We all have occasional conflict with people in our lives, but have you ever wondered why certain people really get your goat? Have you ever considered looking inward and reflecting on where the conflict comes from or how your own issues might be a factor? I've found that we often have the most conflict with a person who is the most like us. We might recognize a trait like stubbornness or impulsivity and are reminded of our own shortcomings. When we are with that person with negative traits similar to our own, it triggers personal awareness and internal conflict. We might try to avoid that person or shut them out, but just as often we don't even recognize that we share similar traits or understand why it's so hard to be around them. Or maybe that person elicits hurt feelings from a prior relationship where the conflicts were never resolved, so the wound remains open and the residual emotion is amplified. Let's face it, we can all be annoying and irritating at times, but consider why certain people get under your skin. Could it be a shared personality trait or maybe unresolved conflict that this person triggers?
Often it is much easier to identify flaws in others and criticize their actions than to take a look at ourselves. Of course people can hurt us and sometimes treat us with disrespect which may require us to limit or eliminate our connection. But harboring negative emotions or choosing to lash out only perpetuates your own angst, bitterness, and resentment. Certainly we don't want to remain in relationship with toxic people who continually hurt us. However, we do want to release the pain they've caused and consider forgiveness. Maybe we have to work around this person and can't avoid seeing them. Is it possible to treat them cordially and with respect?

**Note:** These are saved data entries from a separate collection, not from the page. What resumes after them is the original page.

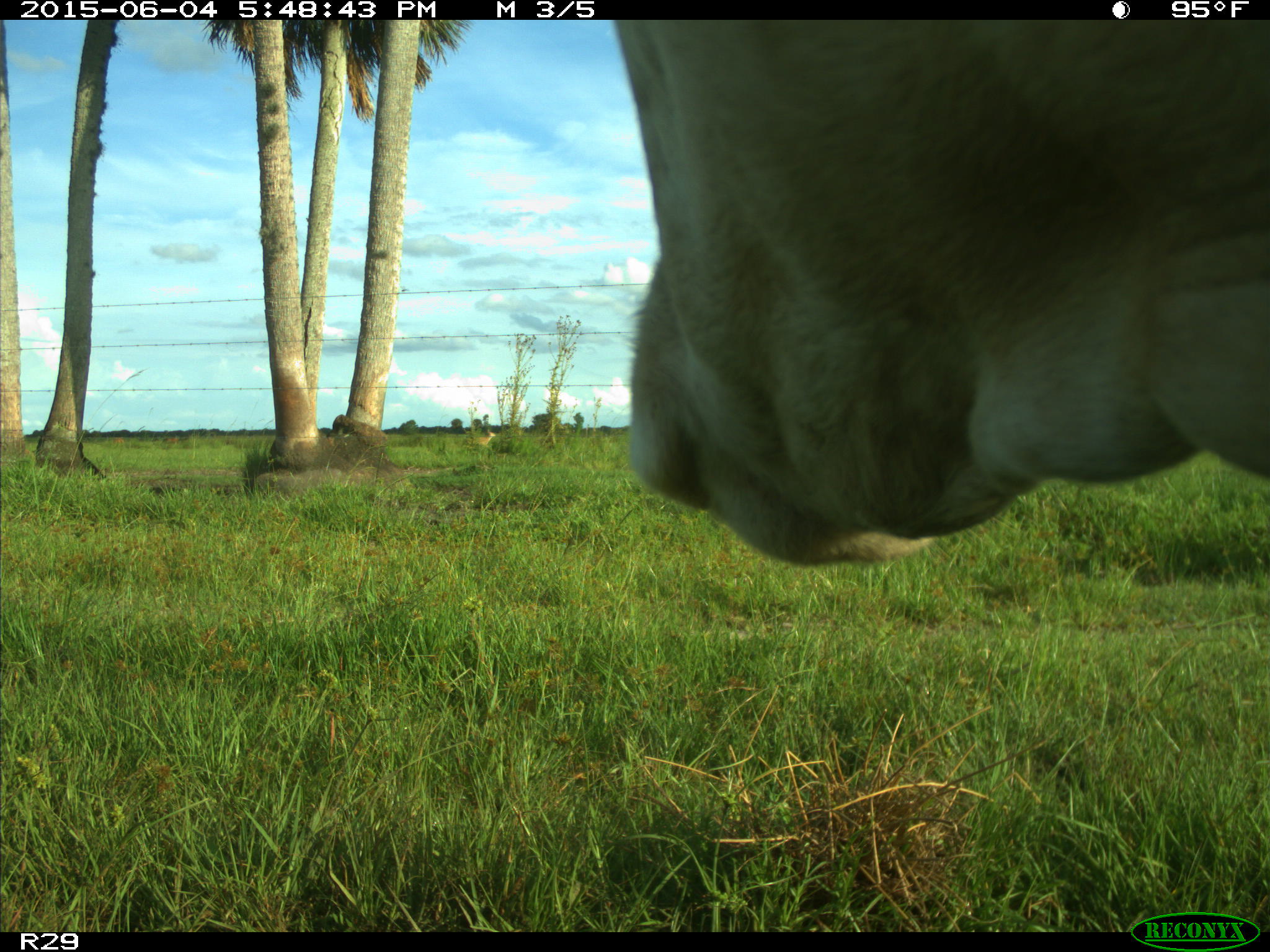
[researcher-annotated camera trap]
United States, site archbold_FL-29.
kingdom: Animalia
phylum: Chordata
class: Mammalia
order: Artiodactyla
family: Bovidae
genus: Bos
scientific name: Bos taurus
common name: domestic cow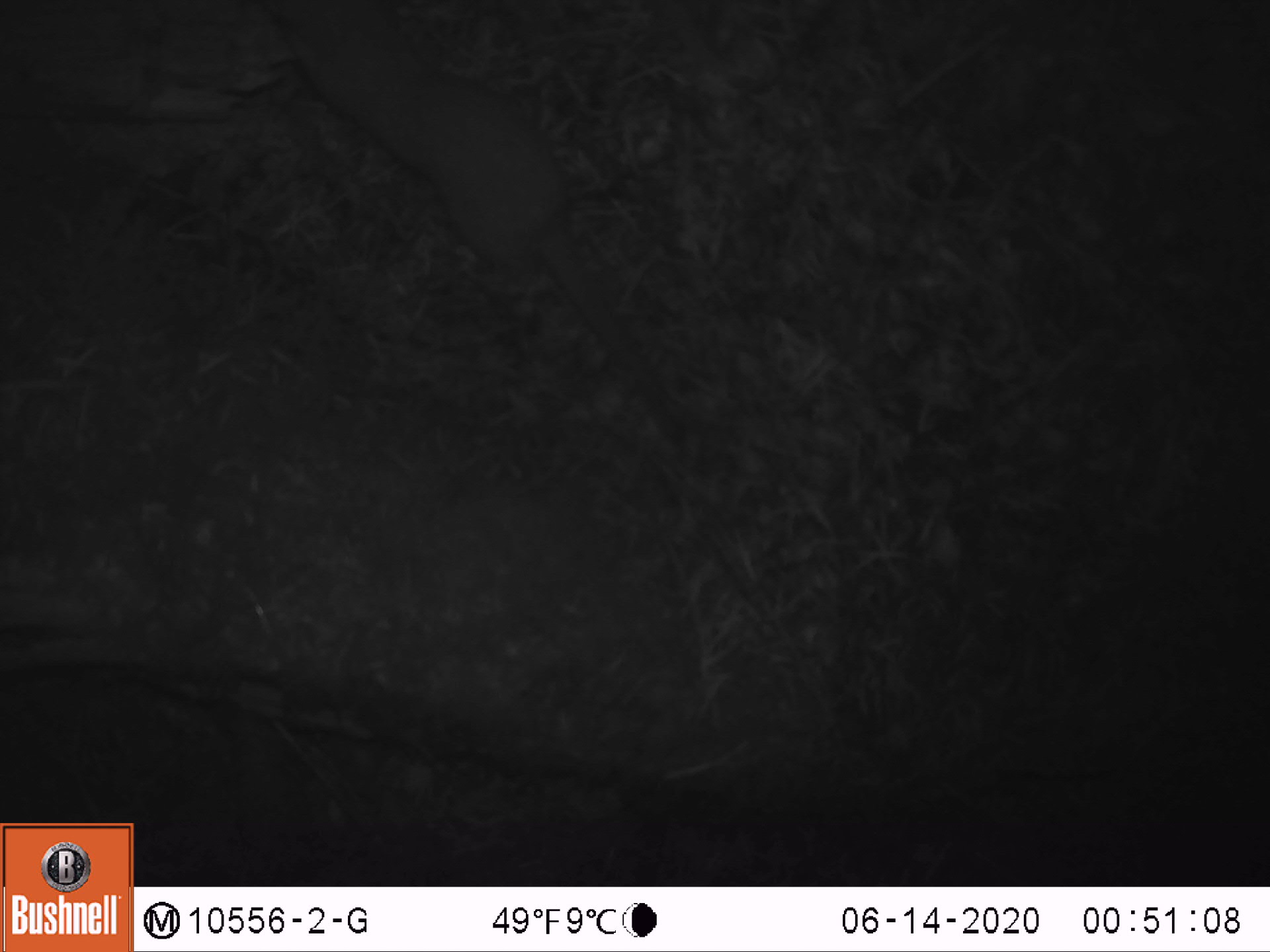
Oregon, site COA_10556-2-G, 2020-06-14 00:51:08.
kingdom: Animalia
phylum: Chordata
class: Mammalia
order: Carnivora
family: Mustelidae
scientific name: Mustelidae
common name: weasel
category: weasel family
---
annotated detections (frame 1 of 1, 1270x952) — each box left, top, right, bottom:
weasel family: 272, 0, 675, 411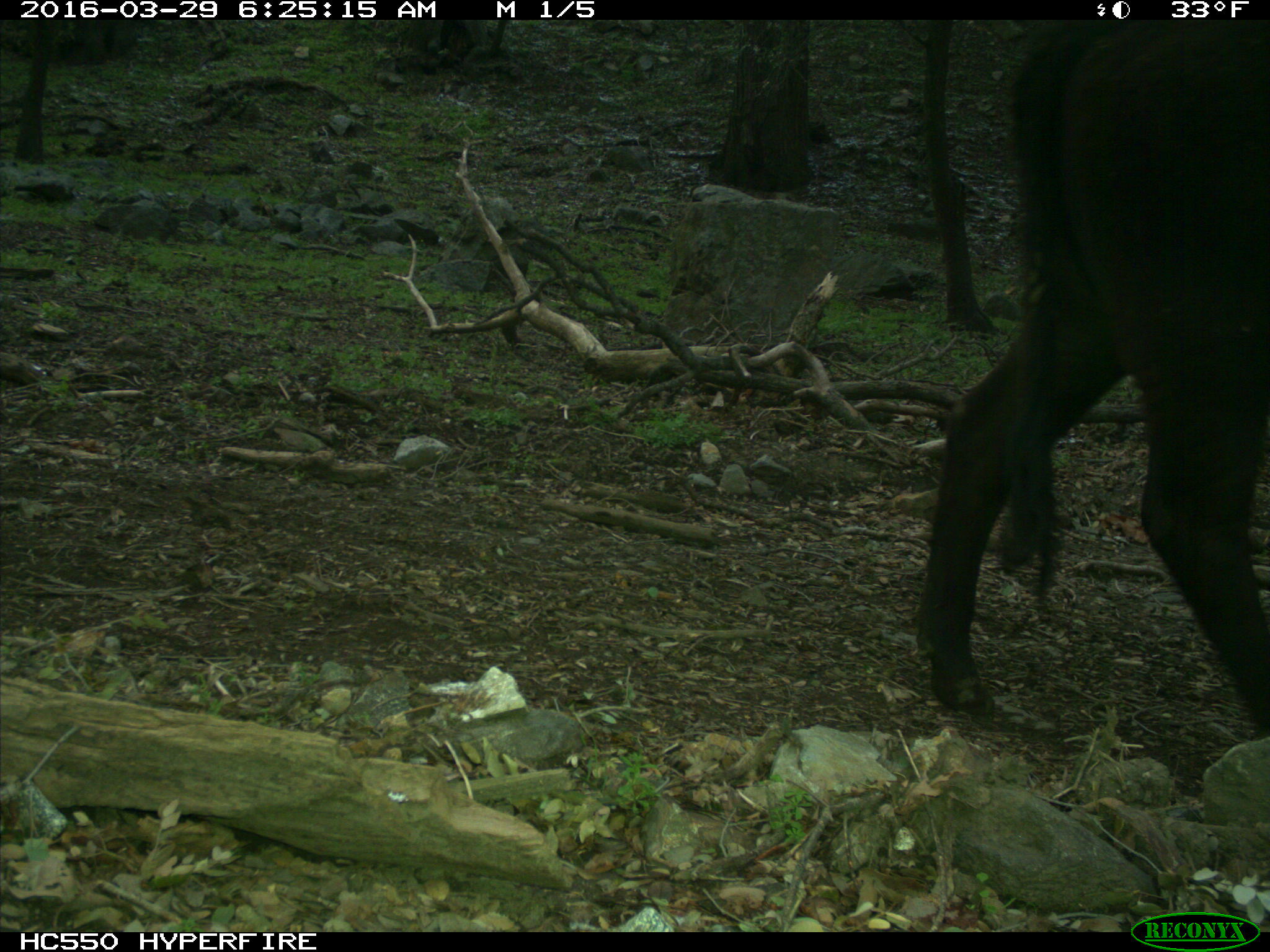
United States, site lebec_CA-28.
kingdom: Animalia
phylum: Chordata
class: Mammalia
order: Artiodactyla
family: Bovidae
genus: Bos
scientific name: Bos taurus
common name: domestic cow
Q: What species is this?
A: Bos taurus (domestic cow).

We can recognize and accept that all humans are flawed, broken, and imperfect. Understanding why this person triggers such strong emotions in us may be helpful and possibly bring out some compassion for them. Sometimes it helps to separate ourselves from the offensive comment or action and instead recognize that someone else's issue doesn't have to become our problem. As mentioned above, the traits in another person that set us off may be characteristics in ourselves that we would rather not admit or acknowledge. Accept that we can't control others but can control our response to other people by shifting our focus from blaming to changing. Recognize that the amount of time, thought, and emotional energy spent on conflicts with others who can't or won't change is wasted and can be used for more positive endeavors. Reflect on the root of your hurt and consider resolving those issues rather than displacing them onto others. Lastly find peace when you let go of emotional pain and stop feeding it through destructive and damaging choices. Self-reflection is often a step towards better relationships.